**WORK TO COMPLETE:** In the records below, locate the line containing "At what distance", then output that line and all later lines exactly, through the last one.

== == ==

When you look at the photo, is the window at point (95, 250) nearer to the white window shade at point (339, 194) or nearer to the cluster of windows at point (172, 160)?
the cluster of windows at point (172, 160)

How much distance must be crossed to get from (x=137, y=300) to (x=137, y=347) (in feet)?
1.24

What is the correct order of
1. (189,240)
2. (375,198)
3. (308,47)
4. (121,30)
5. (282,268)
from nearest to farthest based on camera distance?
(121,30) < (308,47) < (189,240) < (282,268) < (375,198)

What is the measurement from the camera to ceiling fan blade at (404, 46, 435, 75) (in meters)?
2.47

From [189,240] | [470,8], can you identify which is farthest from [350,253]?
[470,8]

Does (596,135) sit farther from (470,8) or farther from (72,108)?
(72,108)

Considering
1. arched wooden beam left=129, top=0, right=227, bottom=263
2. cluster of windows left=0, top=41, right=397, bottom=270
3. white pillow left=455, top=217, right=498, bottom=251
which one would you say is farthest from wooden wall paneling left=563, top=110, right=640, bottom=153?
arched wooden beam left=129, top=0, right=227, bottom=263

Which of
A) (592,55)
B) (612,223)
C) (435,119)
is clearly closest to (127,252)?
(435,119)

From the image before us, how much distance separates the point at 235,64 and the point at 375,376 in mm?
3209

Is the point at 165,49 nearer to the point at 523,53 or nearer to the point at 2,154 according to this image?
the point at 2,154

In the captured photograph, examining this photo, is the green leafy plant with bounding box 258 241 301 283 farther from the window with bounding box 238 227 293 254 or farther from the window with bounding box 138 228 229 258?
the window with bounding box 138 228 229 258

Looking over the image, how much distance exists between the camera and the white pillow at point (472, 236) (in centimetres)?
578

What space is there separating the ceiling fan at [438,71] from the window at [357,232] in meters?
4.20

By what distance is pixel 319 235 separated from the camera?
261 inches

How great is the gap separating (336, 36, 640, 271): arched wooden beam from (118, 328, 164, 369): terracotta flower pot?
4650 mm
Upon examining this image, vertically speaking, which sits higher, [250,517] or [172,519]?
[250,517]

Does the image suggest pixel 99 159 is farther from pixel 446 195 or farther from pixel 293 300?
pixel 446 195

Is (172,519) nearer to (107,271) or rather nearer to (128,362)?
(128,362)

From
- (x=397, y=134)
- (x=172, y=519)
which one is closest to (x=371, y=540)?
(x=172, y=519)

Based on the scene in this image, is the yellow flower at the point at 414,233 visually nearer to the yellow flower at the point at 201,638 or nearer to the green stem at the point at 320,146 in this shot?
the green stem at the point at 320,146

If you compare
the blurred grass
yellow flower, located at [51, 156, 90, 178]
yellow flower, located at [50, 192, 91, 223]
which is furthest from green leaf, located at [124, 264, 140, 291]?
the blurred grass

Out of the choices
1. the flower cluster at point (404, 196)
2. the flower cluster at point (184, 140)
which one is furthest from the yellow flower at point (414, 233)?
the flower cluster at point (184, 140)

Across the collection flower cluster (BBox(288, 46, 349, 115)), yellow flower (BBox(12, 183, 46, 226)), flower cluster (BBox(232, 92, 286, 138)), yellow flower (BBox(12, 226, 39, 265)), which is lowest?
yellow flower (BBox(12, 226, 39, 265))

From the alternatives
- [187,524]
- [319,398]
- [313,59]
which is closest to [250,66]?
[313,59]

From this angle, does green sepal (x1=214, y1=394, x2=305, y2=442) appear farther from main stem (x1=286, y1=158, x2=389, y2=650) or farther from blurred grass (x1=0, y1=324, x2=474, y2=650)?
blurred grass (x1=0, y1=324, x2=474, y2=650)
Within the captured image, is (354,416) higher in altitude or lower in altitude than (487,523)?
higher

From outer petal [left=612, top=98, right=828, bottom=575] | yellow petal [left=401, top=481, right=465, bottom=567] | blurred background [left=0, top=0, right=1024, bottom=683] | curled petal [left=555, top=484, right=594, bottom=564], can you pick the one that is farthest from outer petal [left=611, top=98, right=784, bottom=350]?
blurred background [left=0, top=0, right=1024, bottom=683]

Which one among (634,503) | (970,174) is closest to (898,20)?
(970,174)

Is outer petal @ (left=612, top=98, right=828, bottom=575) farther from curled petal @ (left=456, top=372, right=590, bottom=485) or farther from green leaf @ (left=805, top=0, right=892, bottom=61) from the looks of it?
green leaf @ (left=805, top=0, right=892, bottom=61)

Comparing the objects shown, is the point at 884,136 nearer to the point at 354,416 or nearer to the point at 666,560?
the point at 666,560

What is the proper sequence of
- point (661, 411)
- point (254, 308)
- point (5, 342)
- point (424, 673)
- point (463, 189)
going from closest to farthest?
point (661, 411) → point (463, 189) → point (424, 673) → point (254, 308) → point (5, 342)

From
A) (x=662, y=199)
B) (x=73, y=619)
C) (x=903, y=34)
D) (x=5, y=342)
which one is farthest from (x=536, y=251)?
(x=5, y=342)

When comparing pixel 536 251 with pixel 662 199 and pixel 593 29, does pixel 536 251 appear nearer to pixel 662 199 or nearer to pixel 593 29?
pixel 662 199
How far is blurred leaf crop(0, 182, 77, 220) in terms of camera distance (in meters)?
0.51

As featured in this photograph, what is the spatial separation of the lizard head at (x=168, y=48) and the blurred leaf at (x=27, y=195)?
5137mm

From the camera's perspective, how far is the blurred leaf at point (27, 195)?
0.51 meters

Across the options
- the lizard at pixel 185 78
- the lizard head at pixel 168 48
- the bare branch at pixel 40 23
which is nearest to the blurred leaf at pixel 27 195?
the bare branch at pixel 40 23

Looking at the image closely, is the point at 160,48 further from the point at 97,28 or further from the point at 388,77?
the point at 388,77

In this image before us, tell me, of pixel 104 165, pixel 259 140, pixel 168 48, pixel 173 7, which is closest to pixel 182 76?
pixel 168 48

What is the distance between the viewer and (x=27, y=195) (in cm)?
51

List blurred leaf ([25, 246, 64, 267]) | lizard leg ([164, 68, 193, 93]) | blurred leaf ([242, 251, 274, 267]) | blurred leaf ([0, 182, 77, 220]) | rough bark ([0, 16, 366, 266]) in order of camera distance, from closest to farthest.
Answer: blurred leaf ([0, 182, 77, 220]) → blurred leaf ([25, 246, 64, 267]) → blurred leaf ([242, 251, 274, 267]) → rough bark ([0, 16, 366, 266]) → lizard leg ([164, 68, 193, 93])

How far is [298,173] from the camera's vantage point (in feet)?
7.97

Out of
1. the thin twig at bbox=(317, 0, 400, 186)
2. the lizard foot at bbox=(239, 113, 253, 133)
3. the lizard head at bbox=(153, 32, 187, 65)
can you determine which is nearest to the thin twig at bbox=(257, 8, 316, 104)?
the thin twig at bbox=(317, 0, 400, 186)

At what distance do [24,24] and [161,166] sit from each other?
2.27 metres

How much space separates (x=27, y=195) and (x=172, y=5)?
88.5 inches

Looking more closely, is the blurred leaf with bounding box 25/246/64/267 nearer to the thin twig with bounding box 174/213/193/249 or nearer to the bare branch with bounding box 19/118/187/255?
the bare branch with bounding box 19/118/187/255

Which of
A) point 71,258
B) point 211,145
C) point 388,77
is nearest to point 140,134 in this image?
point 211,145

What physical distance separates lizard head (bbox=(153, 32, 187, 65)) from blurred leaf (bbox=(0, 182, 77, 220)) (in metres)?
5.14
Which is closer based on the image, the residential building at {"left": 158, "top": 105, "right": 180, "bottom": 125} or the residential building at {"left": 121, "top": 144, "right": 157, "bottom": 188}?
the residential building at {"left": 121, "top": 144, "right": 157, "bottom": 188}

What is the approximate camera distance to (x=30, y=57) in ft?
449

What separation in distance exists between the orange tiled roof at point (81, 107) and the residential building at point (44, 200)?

== == ==

**RESULT OF THIS EXERCISE:**
At what distance do [24,24] and [161,166] sit from each other?
2.27 metres

How much space separates (x=27, y=195) and (x=172, y=5)?
88.5 inches

Looking more closely, is the blurred leaf with bounding box 25/246/64/267 nearer to the thin twig with bounding box 174/213/193/249 or nearer to the bare branch with bounding box 19/118/187/255?
the bare branch with bounding box 19/118/187/255

Which of
A) point 71,258
B) point 211,145
C) point 388,77
is nearest to point 140,134 in this image?
point 211,145

What physical distance separates lizard head (bbox=(153, 32, 187, 65)) from blurred leaf (bbox=(0, 182, 77, 220)) (in metres)?
5.14
Which is closer based on the image, the residential building at {"left": 158, "top": 105, "right": 180, "bottom": 125} or the residential building at {"left": 121, "top": 144, "right": 157, "bottom": 188}?
the residential building at {"left": 121, "top": 144, "right": 157, "bottom": 188}

What is the approximate camera distance to (x=30, y=57) in ft?
449

What separation in distance exists between the orange tiled roof at point (81, 107) and the residential building at point (44, 200)?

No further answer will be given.